What you will do →
(a) In the Siskiyou Trail passage, what year was the first telegraph line added?
(b) According to the Siskiyou Trail passage, why was the trail widened in the 1860s? Answer in one to three sentences.
(c) Pick up the Siskiyou Trail passage after its last sentence and continue it.

The Hudson's Bay Company carved a route from Oregon to California during their hunt for furs and pelts following Native American trails. HBC developed the Siskiyou Trail in 1827, which included crossing Siskiyou Summit. In the 1830s, Ewing Young, using horses and mules, led hundreds of cattle over the Siskiyou Trail, necessitating its widening; this process, which took three months to complete, linked the Shasta Valley in California with the Rogue Valley in Oregon. Scientists and cartographers of the United States Exploring Expedition carried out studies along this trail in 1841, while miners of the California Gold Rush traversed the trail to reach the gold fields. In the 1860s, the trail was widened so that stagecoaches could easily traverse it. The first telegraph line was added in 1864. Only in the 1960s did it become the modern highway now designated Interstate 5.

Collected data
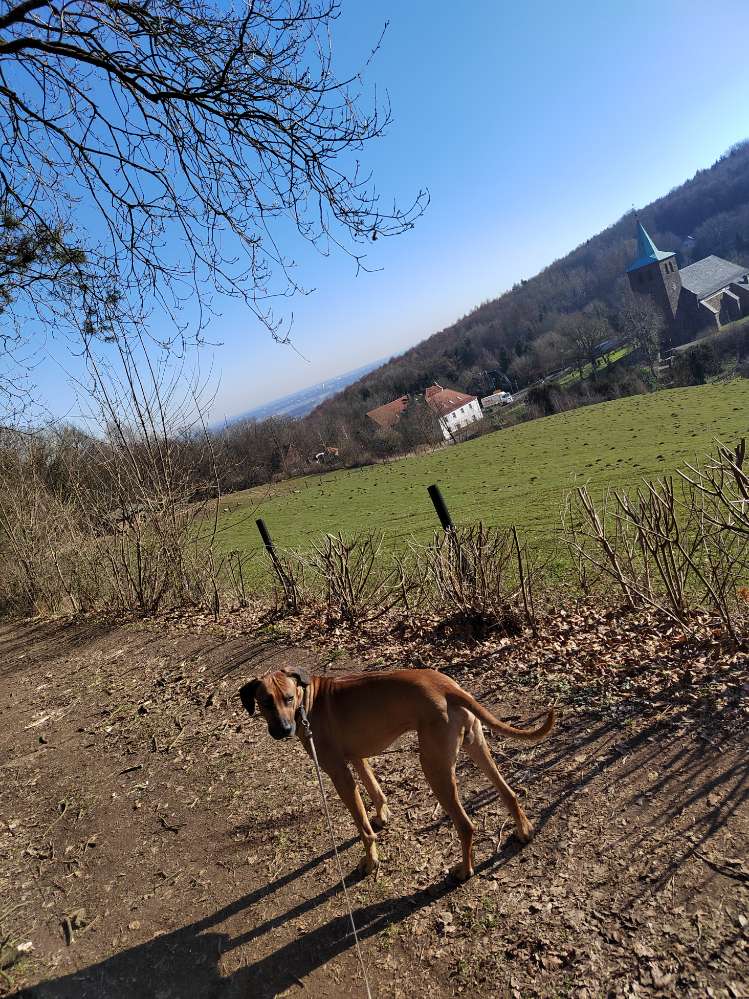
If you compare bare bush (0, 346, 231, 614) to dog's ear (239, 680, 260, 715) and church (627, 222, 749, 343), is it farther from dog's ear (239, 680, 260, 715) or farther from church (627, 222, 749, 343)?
church (627, 222, 749, 343)

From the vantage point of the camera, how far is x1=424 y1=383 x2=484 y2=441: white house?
A: 5987cm

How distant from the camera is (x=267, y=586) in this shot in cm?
1134

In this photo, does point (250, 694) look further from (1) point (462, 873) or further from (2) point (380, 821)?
(1) point (462, 873)

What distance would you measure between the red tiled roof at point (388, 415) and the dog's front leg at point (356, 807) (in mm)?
55851

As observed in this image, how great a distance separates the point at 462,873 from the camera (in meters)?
3.09

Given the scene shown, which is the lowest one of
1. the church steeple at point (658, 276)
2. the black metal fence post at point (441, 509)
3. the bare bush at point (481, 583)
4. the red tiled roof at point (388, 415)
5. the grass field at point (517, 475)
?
the grass field at point (517, 475)

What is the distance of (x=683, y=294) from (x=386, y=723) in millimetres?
101289

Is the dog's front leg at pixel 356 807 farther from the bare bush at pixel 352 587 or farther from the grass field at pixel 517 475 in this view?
the grass field at pixel 517 475

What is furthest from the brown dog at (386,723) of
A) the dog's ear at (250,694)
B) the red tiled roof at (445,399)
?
the red tiled roof at (445,399)

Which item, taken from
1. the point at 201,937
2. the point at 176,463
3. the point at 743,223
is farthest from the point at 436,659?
the point at 743,223

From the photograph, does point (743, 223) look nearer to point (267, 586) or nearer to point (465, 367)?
point (465, 367)

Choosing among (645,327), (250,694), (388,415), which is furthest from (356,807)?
(645,327)

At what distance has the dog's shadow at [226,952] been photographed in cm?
282

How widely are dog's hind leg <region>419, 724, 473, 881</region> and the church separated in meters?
94.5
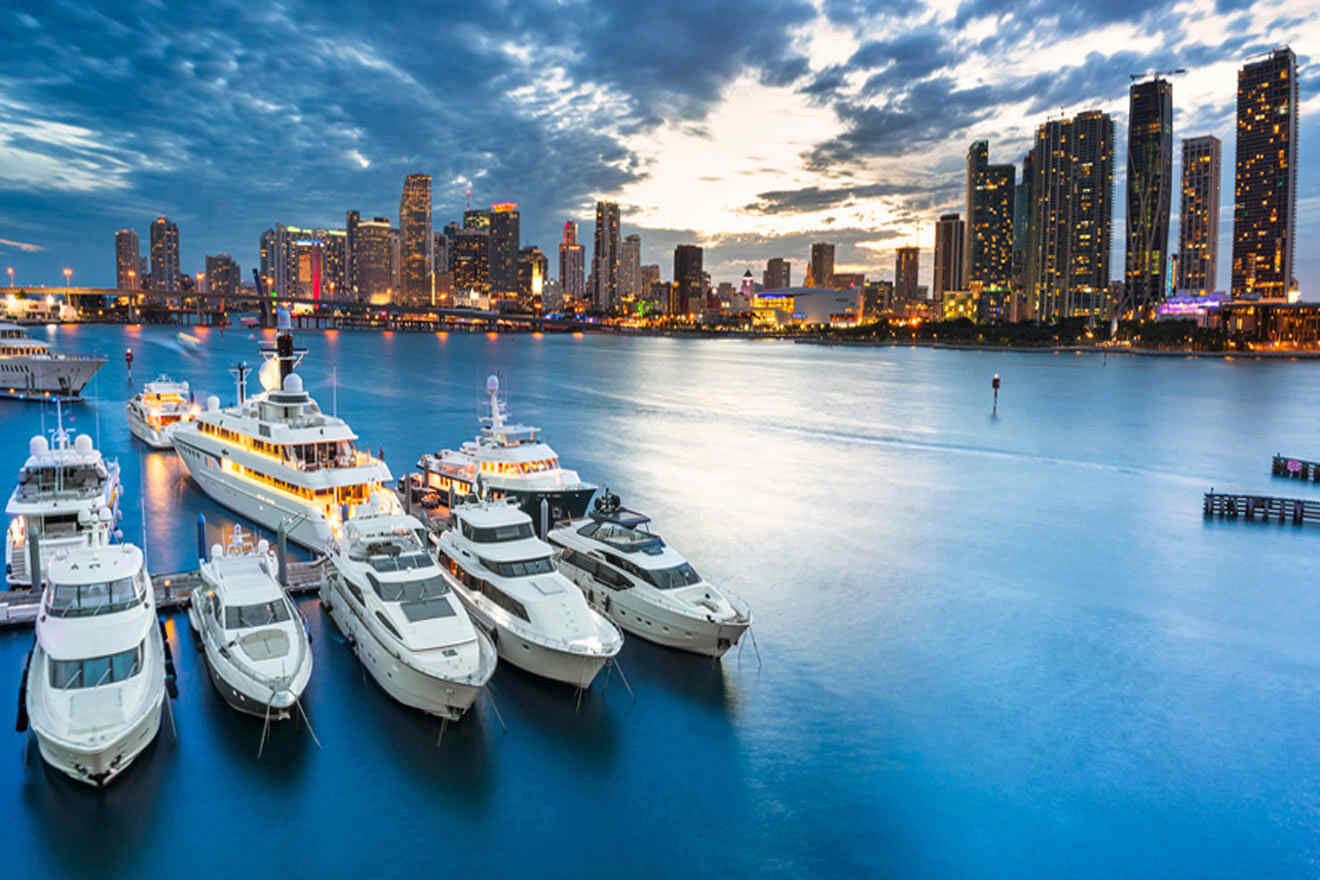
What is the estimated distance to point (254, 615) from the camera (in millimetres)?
17391

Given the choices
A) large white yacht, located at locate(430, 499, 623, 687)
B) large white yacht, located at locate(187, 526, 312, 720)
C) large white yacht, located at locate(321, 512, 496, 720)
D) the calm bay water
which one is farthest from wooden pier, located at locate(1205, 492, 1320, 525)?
large white yacht, located at locate(187, 526, 312, 720)

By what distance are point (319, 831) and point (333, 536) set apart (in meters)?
13.7

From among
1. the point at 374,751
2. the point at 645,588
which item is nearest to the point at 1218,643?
the point at 645,588

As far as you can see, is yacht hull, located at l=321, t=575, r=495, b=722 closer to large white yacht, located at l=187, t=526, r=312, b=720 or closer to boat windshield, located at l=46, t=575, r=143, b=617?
large white yacht, located at l=187, t=526, r=312, b=720

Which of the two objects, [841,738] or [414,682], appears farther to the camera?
[841,738]

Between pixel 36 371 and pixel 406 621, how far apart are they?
71086mm

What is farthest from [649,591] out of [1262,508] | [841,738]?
[1262,508]

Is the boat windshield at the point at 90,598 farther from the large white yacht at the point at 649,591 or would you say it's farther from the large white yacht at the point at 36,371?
the large white yacht at the point at 36,371

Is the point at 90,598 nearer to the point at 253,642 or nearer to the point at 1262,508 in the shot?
the point at 253,642

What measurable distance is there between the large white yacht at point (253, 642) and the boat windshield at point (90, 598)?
1.84m

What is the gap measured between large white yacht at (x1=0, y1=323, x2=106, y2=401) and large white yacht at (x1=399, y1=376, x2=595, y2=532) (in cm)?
5314

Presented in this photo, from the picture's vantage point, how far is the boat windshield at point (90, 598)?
51.7ft

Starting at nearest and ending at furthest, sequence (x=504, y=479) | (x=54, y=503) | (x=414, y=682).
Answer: (x=414, y=682) → (x=54, y=503) → (x=504, y=479)

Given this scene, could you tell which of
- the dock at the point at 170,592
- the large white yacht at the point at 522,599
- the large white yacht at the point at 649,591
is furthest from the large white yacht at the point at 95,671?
the large white yacht at the point at 649,591
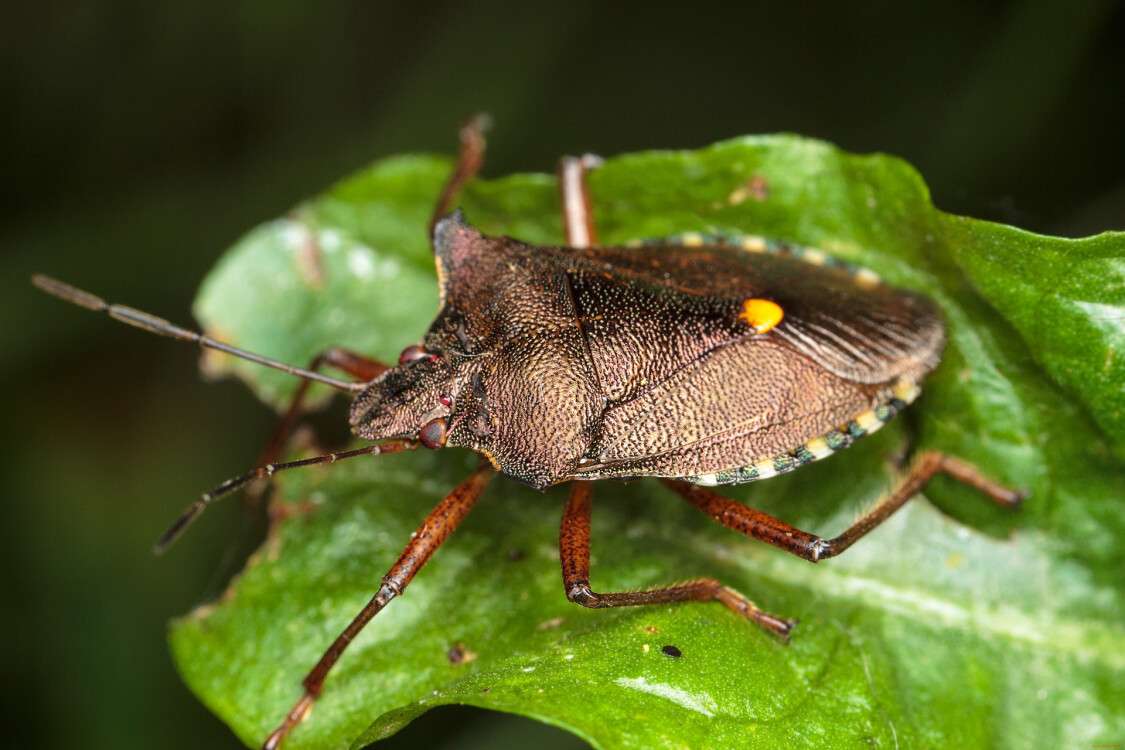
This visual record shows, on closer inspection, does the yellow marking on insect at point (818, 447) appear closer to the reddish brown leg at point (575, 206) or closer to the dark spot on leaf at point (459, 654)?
the reddish brown leg at point (575, 206)

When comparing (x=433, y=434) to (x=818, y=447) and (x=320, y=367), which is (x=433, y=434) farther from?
(x=818, y=447)

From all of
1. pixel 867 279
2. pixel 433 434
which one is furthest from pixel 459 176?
pixel 867 279

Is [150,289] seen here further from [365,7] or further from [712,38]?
[712,38]

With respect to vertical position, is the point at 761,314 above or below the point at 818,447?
above

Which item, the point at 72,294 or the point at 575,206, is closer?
the point at 72,294

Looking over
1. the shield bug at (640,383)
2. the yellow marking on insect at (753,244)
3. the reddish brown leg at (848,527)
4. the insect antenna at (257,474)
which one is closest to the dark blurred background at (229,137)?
the insect antenna at (257,474)

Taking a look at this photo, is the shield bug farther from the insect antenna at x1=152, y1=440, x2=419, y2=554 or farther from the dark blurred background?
the dark blurred background
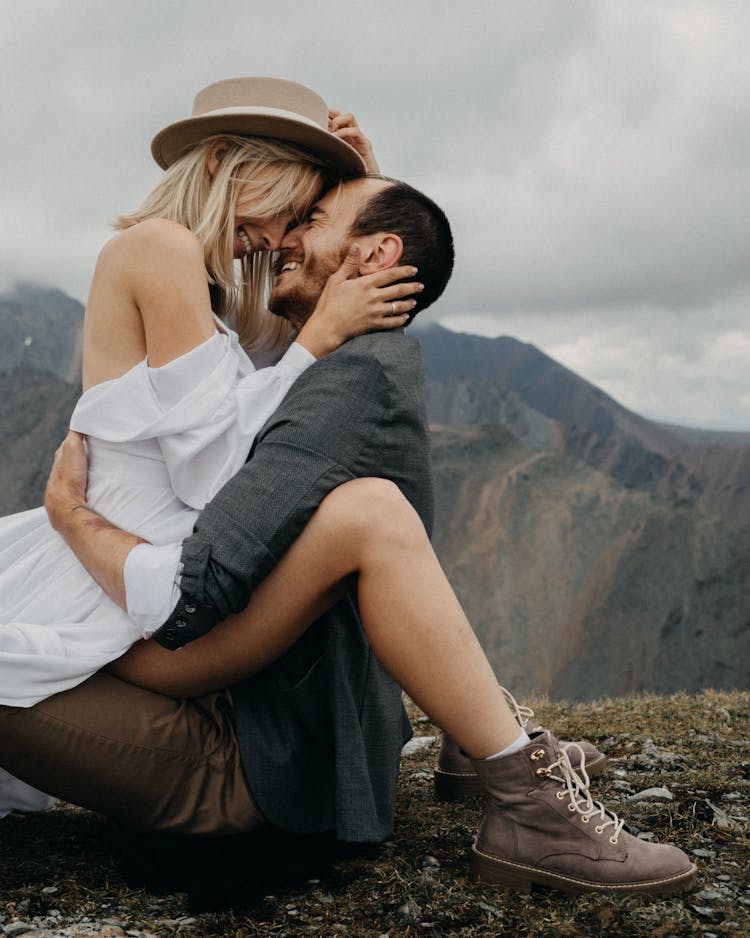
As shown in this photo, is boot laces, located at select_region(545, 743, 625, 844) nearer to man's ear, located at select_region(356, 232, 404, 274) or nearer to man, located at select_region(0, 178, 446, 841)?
man, located at select_region(0, 178, 446, 841)

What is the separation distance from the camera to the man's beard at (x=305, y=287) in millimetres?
3873

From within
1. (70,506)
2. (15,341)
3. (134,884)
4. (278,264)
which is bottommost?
(134,884)

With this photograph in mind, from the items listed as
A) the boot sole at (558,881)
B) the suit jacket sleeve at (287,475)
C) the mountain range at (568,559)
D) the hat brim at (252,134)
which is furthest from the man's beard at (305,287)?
the mountain range at (568,559)

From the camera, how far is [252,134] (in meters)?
3.77

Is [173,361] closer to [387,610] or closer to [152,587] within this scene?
[152,587]

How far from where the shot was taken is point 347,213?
3850mm

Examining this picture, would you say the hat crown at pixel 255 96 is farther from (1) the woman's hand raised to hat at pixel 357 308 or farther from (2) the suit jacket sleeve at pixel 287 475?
(2) the suit jacket sleeve at pixel 287 475

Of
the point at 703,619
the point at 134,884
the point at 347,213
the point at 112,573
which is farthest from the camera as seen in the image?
the point at 703,619

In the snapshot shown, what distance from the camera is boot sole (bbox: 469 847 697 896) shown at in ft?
9.82

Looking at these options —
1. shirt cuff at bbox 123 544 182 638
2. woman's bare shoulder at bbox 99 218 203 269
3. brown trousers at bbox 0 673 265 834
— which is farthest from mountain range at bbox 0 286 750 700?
shirt cuff at bbox 123 544 182 638

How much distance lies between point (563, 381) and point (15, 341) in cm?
9493

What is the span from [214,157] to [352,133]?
0.90m

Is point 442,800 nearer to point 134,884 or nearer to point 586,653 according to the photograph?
point 134,884

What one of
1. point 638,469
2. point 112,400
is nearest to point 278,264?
point 112,400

List of answers →
(a) 1864

(b) It was widened so that stagecoaches could easily traverse it.

(c)
==Road==
The summit "towering 4310 ft straight up and straight down with curves thrown in for variety", has enough space for parking two lanes of rigs on both flanks of the road. Since the gradient is about 6%, it is a preferred place for truckers to park, refuel, check the condition of their vehicles, and rest. The road down from the summit on the north side is steep and winding. During winter, reaching the summit can be a challenge due to snow and ice on the pavement. In 2008, after the Central Oregon and Pacific Railroad rail link between Medford, Oregon and Weed, California was closed, the highway saw greater use by truckers to carry timber and finished products. In order to reduce reliance on this hazardous mountain road and to reduce the expense of highway transport, proposals were made to reopen the rail link. The rail line over the pass was reopened in 2015.